Do you have any other good memories from that season?
Abe Gibron was a legendary assistant coach and he used to do a cook out at the old Hall of Fame golf course that used to be opposite the old One Buccaneer Place. He would grill food for everyone and the players all loved him.
What happened after the 1976 season?
I was traded to Miami (along with T Randy Young) in February 1977 and found out when I was actually in Miami and a friend called with the news. I was ecstatic to be there as I was born and raised in Miami and was at their first game in franchise history.
Don Shula wanted me to replaced Howard Twilley in their receiving corps but I contracted polio during the 1977 training camp and that was ultimately the end of my career
And how is life treating you now?
Life is a journey and I've been blessed. Now I'm married with two grown-up kids and work as a Sports Marketing Consultant. Business interacts so much with sport and I have a lot of friends in both aspects of those lives. And I love playing golf!
Did the original ownership affect the success of the early Buccaneers?
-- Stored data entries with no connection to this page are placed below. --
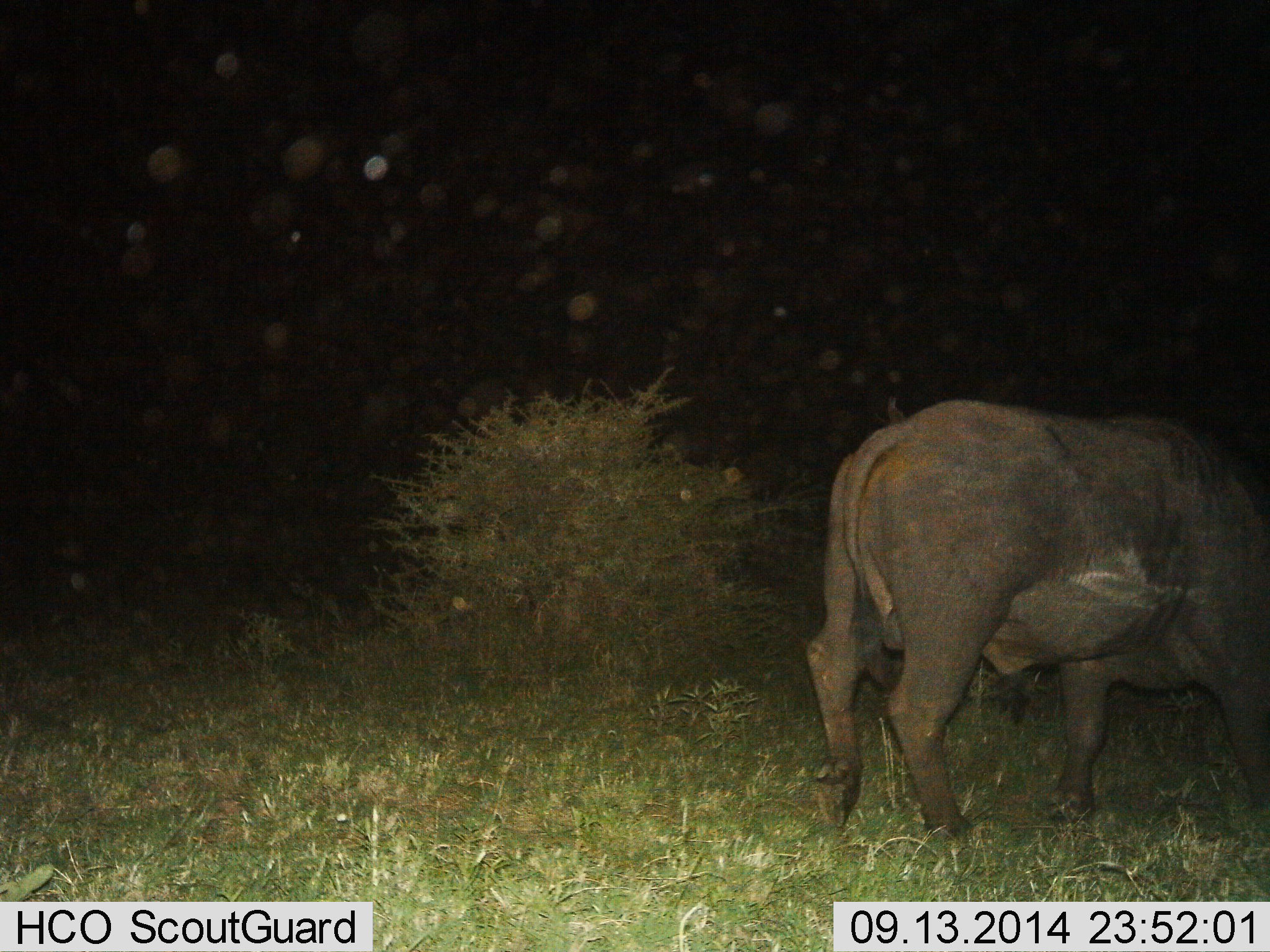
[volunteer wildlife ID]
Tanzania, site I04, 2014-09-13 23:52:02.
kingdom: Animalia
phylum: Chordata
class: Mammalia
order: Artiodactyla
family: Bovidae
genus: Syncerus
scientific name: Syncerus caffer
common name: cape buffalo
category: buffalo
Buffalo (cape buffalo) (Syncerus caffer), count 1. Behavior (volunteer vote fractions): standing 50%, resting 0%, moving 50%, interacting 0%. Young present (vote fraction): 0%. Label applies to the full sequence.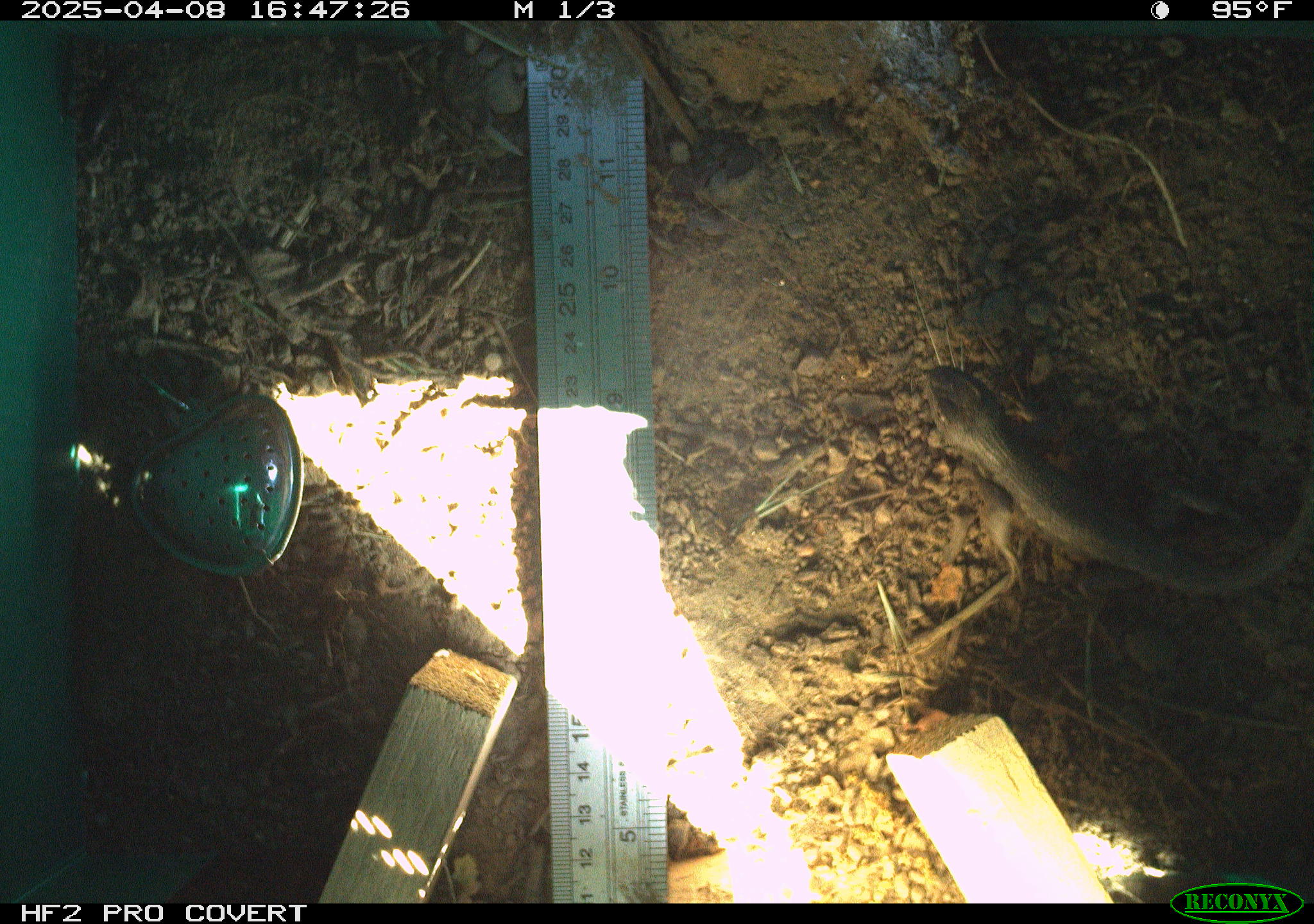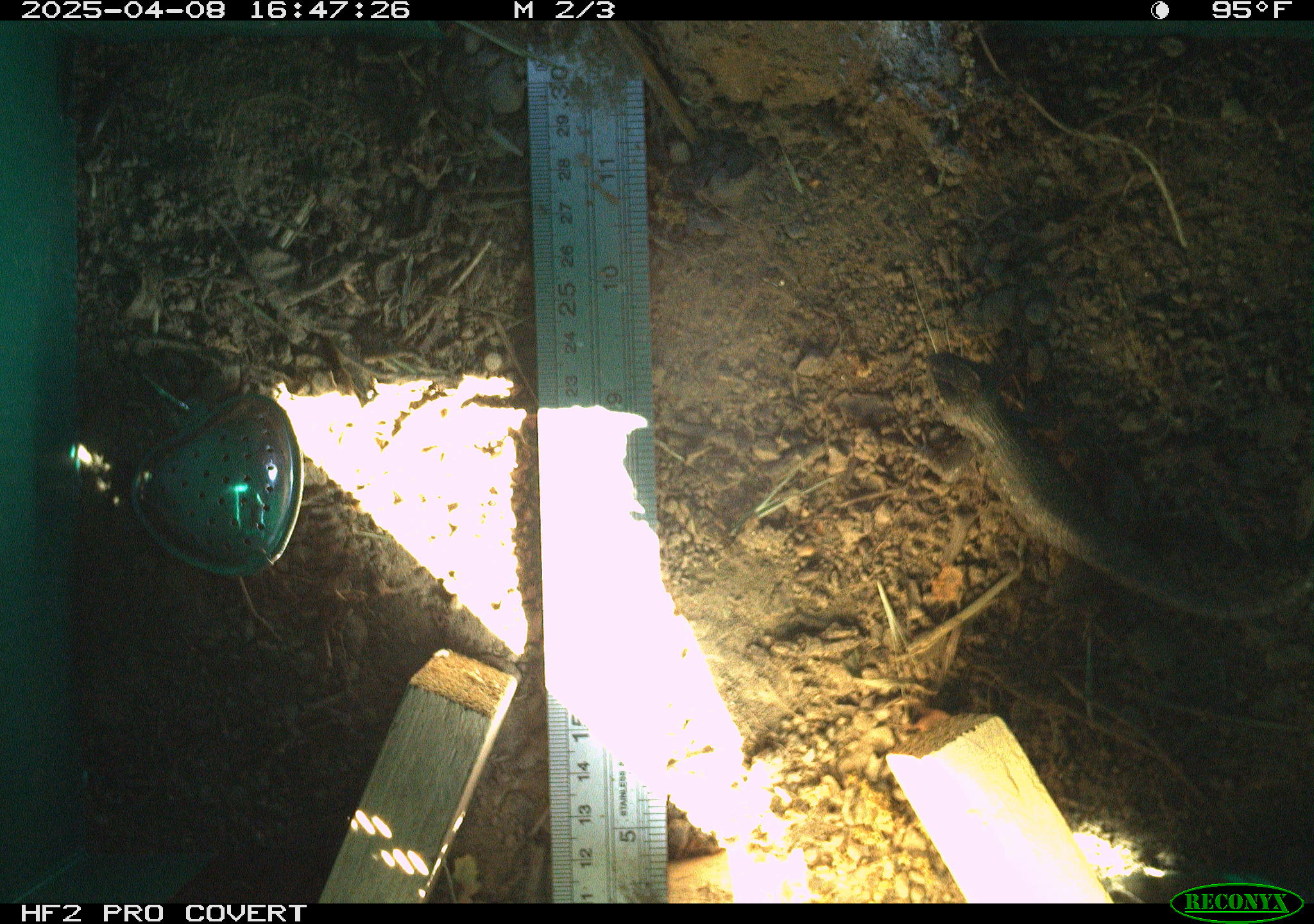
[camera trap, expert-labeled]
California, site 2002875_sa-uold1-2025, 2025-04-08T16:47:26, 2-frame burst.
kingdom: Animalia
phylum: Chordata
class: Reptilia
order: Squamata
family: Phrynosomatidae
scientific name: Phrynosomatidae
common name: north american spiny lizards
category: sceloporus/uta species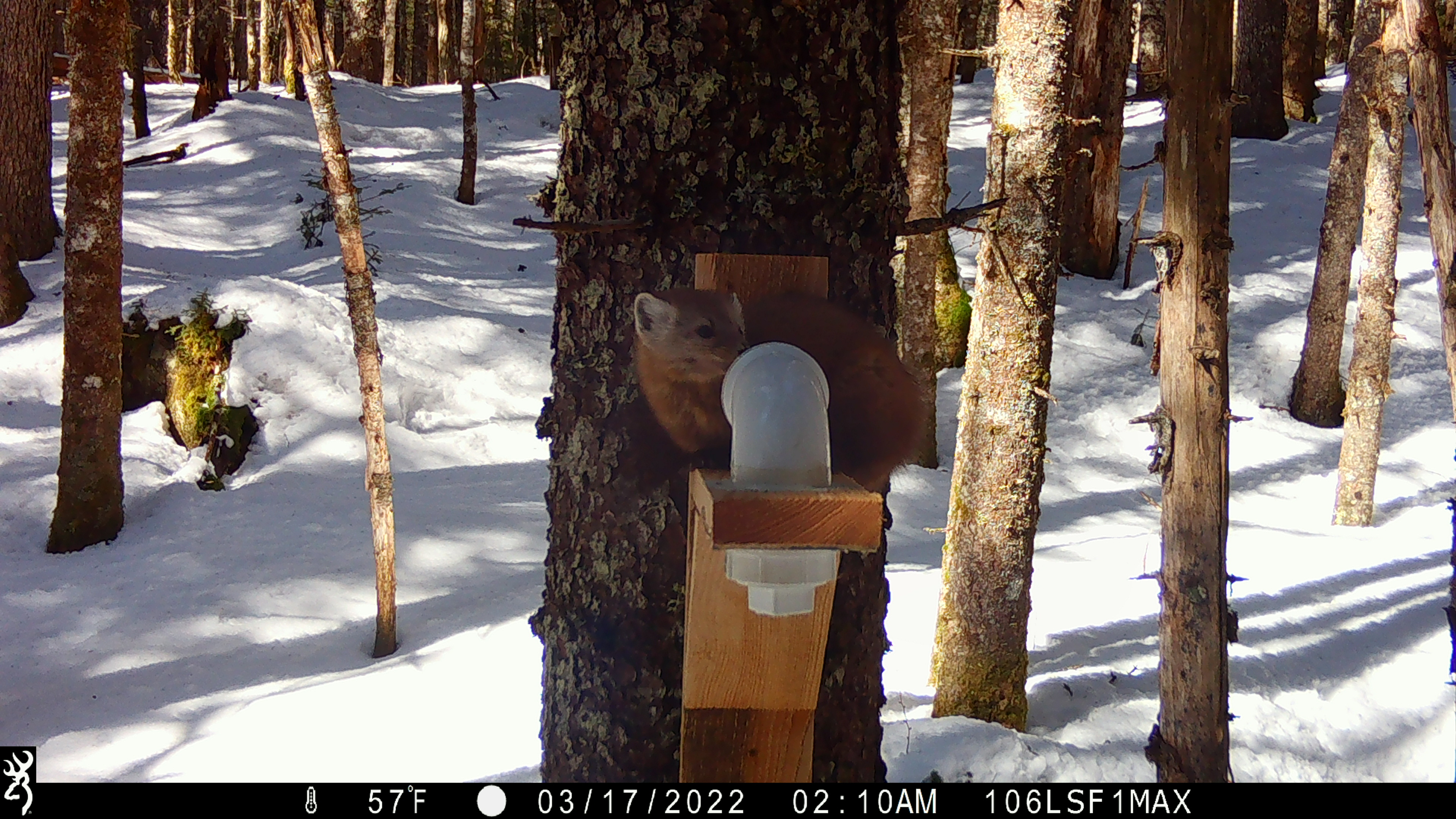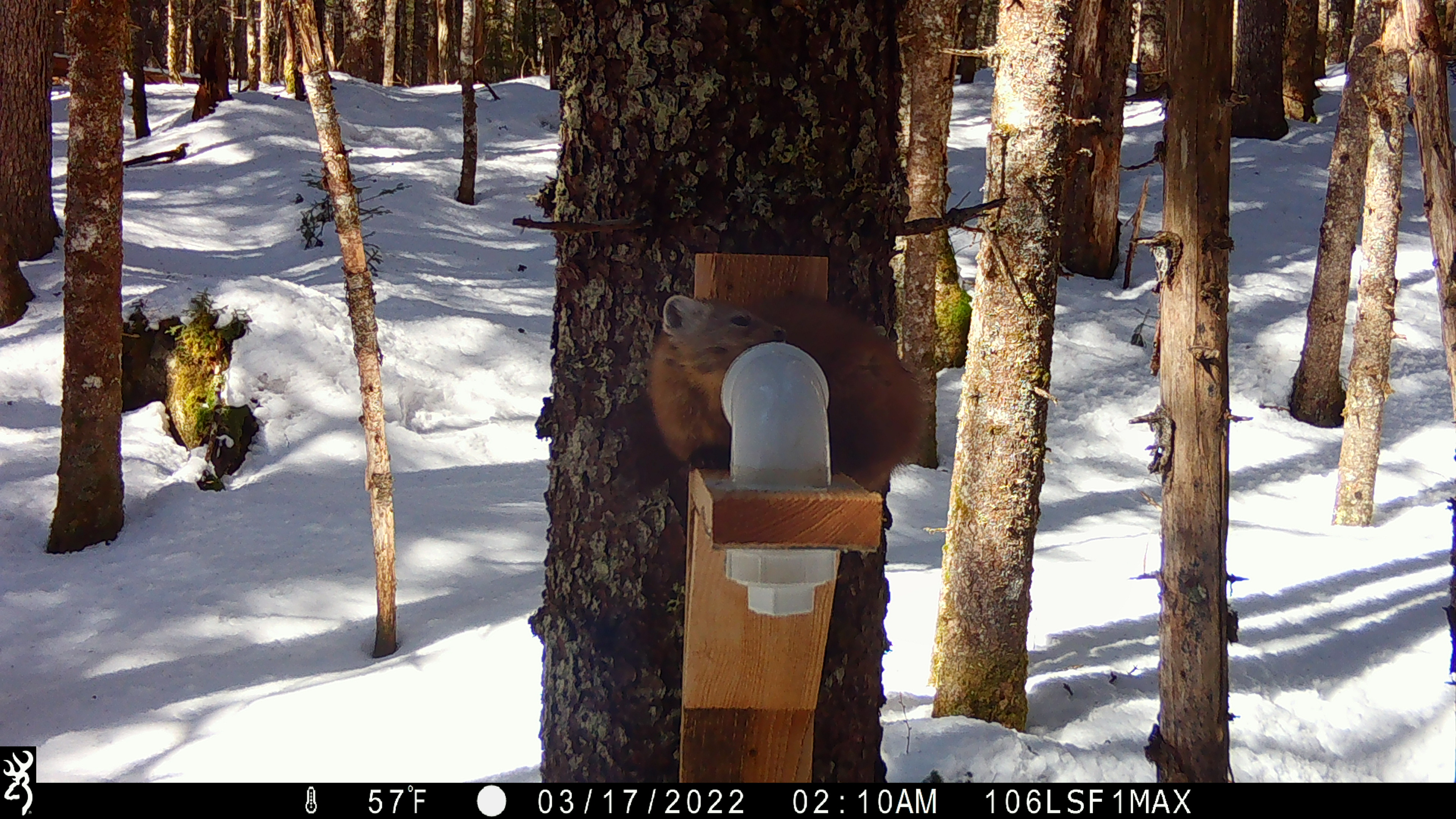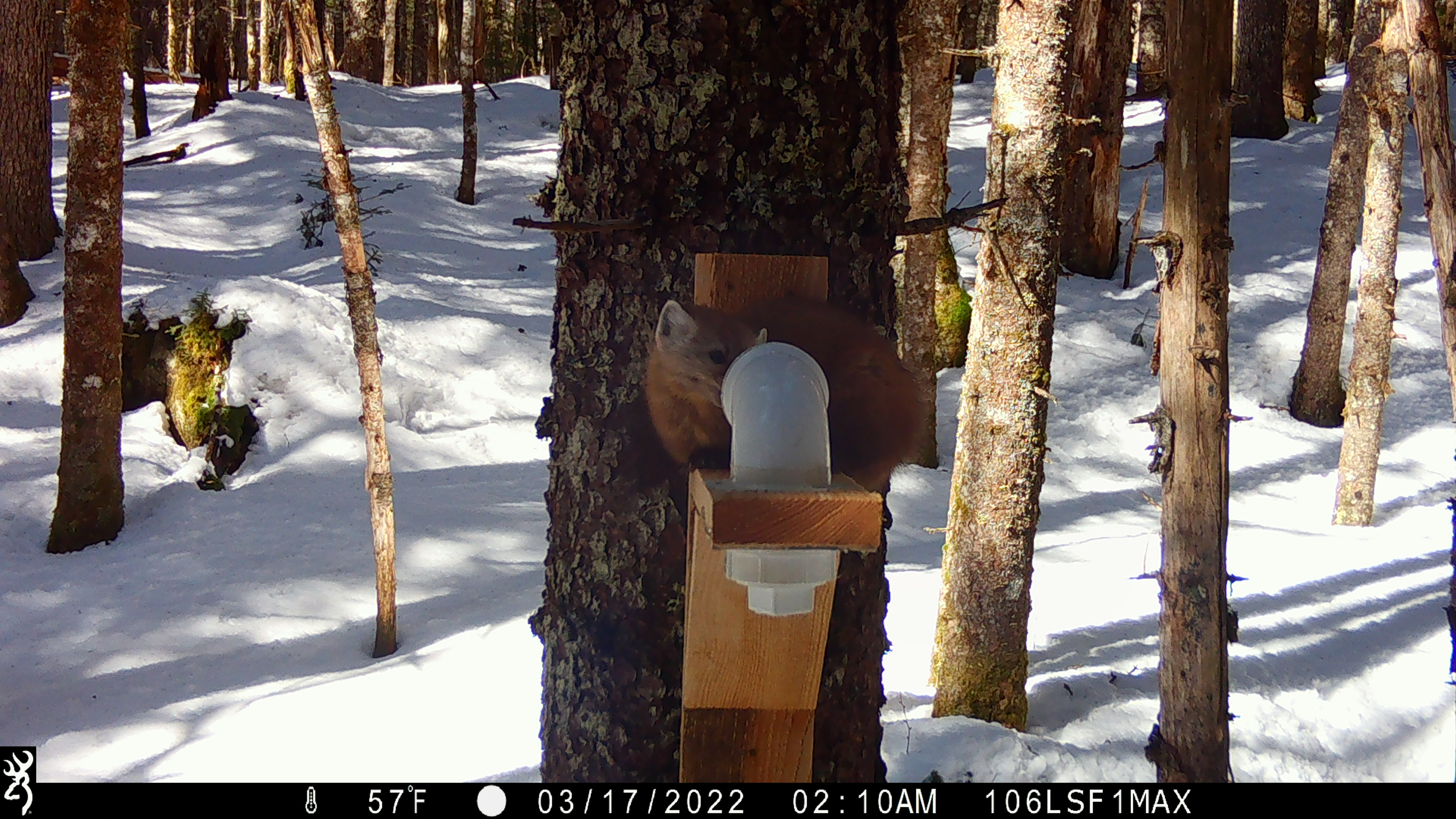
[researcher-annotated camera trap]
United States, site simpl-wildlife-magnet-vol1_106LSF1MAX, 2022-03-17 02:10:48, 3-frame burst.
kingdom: Animalia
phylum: Chordata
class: Mammalia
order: Carnivora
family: Mustelidae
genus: Martes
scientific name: Martes americana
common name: american marten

Yes for sure. We had some great players in the orange era. But Hugh Culverhouse was simply not committed to winning and the players on the teams in those days knew that. I do comment the Glazers for their committment. They won a Super Bowl and you have to respect them for that.
And the orange colours?
I never bought the argument though that orange was a bad colour or the reason for the losing. The Miami Dolphins were in aqua which was the same colour principle as the Bucs and it never affected them in the 1970s. The orange throwback game next month is awesome. Lots of my fellow 1976 team Buccaneers will be getting together. Honouring the old players is something other NFL teams and is a great idea. And what lasting souvenir do you hold in your collection? It was hard to get hold of even your own game jerseys in those days. But I do have a white 88 jersey that is framed in my home and I also have my orange practice jersey from that season too.